--- Begin Passage shown ---

Last month, I realized my favorite color had changed. For years, I had always told people that my favorite color was green, specifically forest green. It was the color of my favorite childhood fairytales, stories of little winged women flitting through forests and sprinkling magic on the leaves. It was the color of the woods I hid out in when I was in high school, writing inklings of the poetry that would end up in my application to American University’s MFA program. It was the color of my undergraduate alma mater, where I found some of my dearest friends and learned just how much I loathed chemistry lab. Forest green had a history with me. It’s the color that looks best on me. But it’s not my favorite anymore.

Sometimes, I need to check in with myself. When the brain fog gets too thick, it’s hard to see myself anymore. So I make lists of my favorite things. It’s as silly as it sounds, writing out “this or that” and “my favorite food is…” like I’m filling out a Coke or Pepsi book on the playground. But there’s a reason those things exploded in popularity in the Olden Days of 2006: it’s fun to surround yourself with the things you like. So while sitting by myself at the Philz Coffee on 18th Street–which no longer exists–I looked up a prompt to list my favorite things. The first item, right at the top, was the most basic question: “What’s your favorite color?” Instead of automatically writing down “forest green” in my notebook, I took a minute to think about the question, and realized that my prepared answer was wrong.

I thought about all the little moments in my life recently where I got to choose the color of something, and recognized a pattern. The marker I always use on my refrigerator whiteboard is purple. The half-used bottle of hair dye in my bathroom cabinet is called “Purple Rain.” The art on my bedroom wall, the cat-shaped stress ball on my desk, the tarot card deck sitting on a repurposed end table are all in shades of violet, lavender, lilac. Even my character in my current Dungeons & Dragons campaign–a badass, half-elf fighter named Vesta–has purple hair. When given a choice, my instinct always drifts back to purple. Maybe, purple was actually my favorite color.

--- End Passage shown ---
--- Begin Given data ---

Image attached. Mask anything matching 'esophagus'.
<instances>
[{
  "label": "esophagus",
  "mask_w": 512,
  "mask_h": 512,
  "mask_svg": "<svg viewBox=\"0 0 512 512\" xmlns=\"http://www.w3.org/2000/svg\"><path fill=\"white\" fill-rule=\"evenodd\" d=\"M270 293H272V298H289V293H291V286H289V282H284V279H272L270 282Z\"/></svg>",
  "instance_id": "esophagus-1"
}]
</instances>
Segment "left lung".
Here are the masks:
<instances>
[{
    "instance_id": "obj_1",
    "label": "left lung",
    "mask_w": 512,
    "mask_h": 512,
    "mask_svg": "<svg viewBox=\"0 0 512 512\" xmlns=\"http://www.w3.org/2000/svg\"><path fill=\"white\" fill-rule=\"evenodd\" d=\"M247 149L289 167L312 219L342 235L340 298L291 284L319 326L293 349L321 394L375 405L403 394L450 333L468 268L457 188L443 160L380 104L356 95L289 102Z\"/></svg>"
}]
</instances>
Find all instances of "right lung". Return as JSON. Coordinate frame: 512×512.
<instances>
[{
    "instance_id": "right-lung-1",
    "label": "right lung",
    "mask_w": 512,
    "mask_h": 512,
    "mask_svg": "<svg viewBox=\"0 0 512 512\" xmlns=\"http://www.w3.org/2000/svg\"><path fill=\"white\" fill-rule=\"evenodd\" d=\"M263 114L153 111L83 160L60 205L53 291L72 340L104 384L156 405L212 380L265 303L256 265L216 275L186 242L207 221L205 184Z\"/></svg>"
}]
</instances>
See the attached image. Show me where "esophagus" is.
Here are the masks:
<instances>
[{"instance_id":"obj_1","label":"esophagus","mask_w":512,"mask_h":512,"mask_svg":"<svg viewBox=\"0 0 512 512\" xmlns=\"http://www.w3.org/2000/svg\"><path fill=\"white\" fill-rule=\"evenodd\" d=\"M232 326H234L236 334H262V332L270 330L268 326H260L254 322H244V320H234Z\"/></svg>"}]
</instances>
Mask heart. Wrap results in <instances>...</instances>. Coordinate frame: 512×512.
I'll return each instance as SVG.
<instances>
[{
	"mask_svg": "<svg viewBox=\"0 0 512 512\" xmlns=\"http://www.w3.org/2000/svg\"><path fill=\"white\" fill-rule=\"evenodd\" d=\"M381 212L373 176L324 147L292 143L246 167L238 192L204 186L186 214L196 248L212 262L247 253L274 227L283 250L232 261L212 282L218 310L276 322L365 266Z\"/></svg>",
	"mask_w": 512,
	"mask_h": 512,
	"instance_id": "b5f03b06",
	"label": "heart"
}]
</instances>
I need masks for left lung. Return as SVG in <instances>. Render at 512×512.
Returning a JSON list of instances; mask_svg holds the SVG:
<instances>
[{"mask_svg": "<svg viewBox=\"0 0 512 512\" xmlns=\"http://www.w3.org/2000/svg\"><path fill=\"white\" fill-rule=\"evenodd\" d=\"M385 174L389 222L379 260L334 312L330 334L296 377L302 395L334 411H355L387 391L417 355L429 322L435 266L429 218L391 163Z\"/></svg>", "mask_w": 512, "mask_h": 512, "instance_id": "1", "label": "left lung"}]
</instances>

--- End Given data ---
--- Begin Given data ---

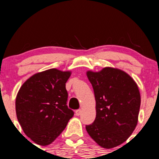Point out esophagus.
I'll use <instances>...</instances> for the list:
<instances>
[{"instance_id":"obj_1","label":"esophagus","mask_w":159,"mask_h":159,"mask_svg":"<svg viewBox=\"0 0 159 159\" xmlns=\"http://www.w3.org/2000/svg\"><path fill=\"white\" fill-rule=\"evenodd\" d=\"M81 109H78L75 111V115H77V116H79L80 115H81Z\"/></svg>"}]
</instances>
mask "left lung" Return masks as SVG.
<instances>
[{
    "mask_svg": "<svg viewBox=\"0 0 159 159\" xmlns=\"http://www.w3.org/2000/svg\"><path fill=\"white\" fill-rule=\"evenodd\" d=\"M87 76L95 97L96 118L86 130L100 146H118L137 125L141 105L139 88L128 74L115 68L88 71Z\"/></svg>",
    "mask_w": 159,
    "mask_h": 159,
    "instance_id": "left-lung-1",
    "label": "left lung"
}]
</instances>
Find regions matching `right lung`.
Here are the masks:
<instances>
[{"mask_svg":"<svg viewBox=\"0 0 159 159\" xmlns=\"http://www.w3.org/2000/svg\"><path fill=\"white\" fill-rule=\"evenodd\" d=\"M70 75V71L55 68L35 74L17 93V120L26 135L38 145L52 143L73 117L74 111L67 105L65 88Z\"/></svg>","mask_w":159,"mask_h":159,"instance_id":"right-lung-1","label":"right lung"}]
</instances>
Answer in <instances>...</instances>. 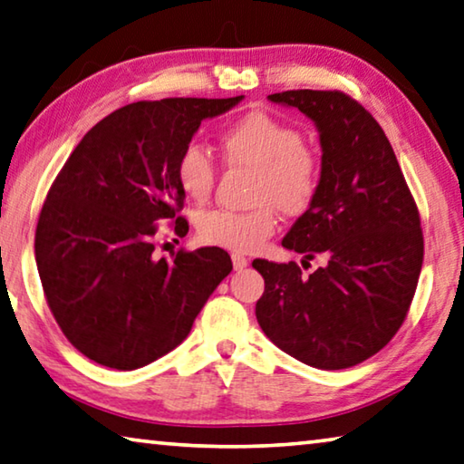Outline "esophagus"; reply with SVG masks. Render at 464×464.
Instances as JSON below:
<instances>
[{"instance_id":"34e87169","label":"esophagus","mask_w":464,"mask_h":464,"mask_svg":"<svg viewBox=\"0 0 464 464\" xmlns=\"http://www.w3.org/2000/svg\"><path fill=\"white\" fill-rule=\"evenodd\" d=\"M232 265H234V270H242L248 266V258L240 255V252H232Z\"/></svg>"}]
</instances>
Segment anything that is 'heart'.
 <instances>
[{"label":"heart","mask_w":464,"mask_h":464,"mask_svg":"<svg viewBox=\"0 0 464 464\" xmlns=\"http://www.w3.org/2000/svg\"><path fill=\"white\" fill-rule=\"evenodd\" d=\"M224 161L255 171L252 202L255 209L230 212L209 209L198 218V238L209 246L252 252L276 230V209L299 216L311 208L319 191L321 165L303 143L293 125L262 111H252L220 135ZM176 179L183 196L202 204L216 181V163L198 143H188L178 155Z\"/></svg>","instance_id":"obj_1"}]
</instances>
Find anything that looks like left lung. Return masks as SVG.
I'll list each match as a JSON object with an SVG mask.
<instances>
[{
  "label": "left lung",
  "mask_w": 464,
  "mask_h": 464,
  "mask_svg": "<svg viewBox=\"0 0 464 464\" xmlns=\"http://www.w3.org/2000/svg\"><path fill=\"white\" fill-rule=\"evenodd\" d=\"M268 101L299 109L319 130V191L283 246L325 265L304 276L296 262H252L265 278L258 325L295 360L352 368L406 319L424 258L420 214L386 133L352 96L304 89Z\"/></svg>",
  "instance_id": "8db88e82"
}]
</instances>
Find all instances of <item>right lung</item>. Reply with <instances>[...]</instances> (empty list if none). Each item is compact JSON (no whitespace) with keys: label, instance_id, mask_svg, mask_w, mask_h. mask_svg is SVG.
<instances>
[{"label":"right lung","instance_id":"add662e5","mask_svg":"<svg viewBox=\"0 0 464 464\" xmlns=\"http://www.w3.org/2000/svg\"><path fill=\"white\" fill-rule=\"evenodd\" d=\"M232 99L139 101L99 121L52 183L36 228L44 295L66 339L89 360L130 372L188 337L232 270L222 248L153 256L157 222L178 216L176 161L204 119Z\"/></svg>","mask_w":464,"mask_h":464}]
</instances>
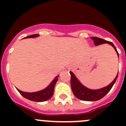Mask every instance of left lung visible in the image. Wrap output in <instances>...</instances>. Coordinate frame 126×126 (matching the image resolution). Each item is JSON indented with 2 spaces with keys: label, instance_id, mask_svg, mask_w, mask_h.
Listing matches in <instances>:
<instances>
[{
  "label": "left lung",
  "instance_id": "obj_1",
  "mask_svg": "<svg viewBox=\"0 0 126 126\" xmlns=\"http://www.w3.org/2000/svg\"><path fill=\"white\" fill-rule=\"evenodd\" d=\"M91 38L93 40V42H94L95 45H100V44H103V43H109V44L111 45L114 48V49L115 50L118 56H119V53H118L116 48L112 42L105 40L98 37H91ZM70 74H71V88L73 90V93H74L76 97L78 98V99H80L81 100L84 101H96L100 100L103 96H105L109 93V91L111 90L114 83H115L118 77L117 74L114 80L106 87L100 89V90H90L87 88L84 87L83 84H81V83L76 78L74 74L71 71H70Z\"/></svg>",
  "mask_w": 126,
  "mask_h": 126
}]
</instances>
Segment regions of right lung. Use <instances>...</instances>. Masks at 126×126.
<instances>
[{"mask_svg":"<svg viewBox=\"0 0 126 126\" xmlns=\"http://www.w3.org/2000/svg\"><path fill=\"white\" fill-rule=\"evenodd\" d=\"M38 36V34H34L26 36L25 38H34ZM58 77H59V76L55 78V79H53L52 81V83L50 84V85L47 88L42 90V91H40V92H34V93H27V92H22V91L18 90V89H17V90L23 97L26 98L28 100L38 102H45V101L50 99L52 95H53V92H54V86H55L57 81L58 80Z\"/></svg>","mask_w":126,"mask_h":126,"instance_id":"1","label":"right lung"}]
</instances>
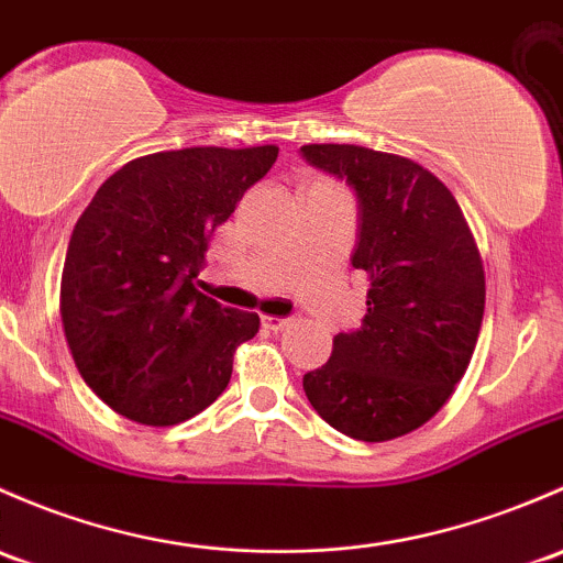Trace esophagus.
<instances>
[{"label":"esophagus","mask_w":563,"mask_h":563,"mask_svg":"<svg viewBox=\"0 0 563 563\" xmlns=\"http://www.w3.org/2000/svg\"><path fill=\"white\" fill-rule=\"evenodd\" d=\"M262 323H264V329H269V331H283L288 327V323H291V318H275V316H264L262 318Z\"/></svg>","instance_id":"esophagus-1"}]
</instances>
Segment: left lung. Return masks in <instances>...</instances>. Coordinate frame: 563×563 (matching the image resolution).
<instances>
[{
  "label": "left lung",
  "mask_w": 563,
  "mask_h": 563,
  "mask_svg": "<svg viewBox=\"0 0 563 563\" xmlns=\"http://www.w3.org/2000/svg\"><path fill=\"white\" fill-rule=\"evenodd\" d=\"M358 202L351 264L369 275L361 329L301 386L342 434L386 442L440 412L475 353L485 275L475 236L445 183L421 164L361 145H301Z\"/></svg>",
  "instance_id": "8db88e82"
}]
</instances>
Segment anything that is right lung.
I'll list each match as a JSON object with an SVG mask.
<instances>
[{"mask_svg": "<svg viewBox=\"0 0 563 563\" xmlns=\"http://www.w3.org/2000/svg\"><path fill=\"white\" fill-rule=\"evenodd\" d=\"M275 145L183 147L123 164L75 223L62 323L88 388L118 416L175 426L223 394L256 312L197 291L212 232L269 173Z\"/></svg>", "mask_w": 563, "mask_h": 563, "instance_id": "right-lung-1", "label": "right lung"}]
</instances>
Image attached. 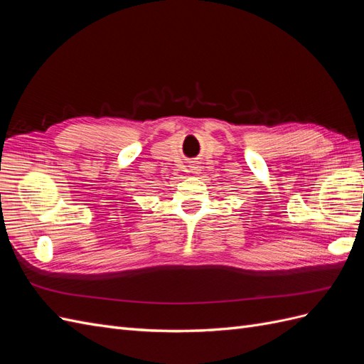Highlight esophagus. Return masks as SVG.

--- End Given data ---
--- Begin Given data ---

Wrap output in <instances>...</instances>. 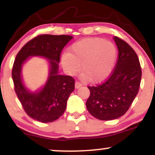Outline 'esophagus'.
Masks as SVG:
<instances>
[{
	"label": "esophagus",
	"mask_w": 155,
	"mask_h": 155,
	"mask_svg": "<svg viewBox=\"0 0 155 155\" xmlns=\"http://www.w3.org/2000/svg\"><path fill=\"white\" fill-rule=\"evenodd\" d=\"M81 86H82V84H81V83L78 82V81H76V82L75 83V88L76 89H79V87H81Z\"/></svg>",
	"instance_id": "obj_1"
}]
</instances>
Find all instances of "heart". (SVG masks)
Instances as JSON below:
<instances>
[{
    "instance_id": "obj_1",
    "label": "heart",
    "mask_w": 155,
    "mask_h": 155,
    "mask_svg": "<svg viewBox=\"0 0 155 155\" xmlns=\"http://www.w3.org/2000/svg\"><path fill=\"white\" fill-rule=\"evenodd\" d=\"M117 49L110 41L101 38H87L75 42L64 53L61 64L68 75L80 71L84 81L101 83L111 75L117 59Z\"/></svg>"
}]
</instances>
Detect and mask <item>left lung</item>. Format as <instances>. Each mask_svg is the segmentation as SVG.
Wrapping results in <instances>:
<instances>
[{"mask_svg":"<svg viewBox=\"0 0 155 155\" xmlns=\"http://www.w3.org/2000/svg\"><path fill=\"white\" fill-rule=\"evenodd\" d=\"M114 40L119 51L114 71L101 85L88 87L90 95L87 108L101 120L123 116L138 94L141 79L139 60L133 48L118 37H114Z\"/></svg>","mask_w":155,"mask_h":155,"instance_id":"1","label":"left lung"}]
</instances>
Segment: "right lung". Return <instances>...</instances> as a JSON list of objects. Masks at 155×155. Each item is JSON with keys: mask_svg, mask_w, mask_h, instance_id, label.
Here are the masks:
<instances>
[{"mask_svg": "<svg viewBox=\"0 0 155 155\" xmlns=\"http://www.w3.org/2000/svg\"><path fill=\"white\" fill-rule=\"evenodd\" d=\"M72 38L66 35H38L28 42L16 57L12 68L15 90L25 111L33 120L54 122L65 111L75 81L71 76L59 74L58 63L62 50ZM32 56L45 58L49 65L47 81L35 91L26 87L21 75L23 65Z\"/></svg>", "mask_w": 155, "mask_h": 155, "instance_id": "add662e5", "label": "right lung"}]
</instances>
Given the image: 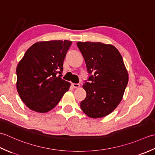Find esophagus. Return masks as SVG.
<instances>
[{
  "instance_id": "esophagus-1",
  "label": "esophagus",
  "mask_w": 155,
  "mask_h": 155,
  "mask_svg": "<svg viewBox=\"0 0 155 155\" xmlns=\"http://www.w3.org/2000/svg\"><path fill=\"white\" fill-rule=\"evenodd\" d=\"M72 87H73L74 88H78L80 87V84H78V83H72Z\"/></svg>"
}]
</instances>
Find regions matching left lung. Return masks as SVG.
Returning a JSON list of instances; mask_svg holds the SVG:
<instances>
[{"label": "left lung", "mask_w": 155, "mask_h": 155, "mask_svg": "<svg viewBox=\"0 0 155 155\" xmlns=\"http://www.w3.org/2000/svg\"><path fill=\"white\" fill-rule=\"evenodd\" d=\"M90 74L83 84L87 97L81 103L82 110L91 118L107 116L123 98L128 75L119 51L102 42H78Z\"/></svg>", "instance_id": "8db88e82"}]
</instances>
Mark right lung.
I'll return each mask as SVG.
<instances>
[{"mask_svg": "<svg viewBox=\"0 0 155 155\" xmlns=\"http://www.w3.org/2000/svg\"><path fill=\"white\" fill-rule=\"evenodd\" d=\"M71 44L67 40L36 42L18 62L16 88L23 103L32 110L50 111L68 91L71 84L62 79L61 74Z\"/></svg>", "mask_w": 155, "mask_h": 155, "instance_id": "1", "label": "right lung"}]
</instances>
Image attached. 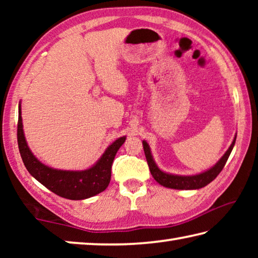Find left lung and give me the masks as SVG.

--- End Given data ---

**Your instructions**
Output the part of the favorite-color essay that begins at the words "I thought about" and stops after the words "my favorite color.", copied word for word.

**Final answer**
I thought about all the little moments in my life recently where I got to choose the color of something, and recognized a pattern. The marker I always use on my refrigerator whiteboard is purple. The half-used bottle of hair dye in my bathroom cabinet is called “Purple Rain.” The art on my bedroom wall, the cat-shaped stress ball on my desk, the tarot card deck sitting on a repurposed end table are all in shades of violet, lavender, lilac. Even my character in my current Dungeons & Dragons campaign–a badass, half-elf fighter named Vesta–has purple hair. When given a choice, my instinct always drifts back to purple. Maybe, purple was actually my favorite color.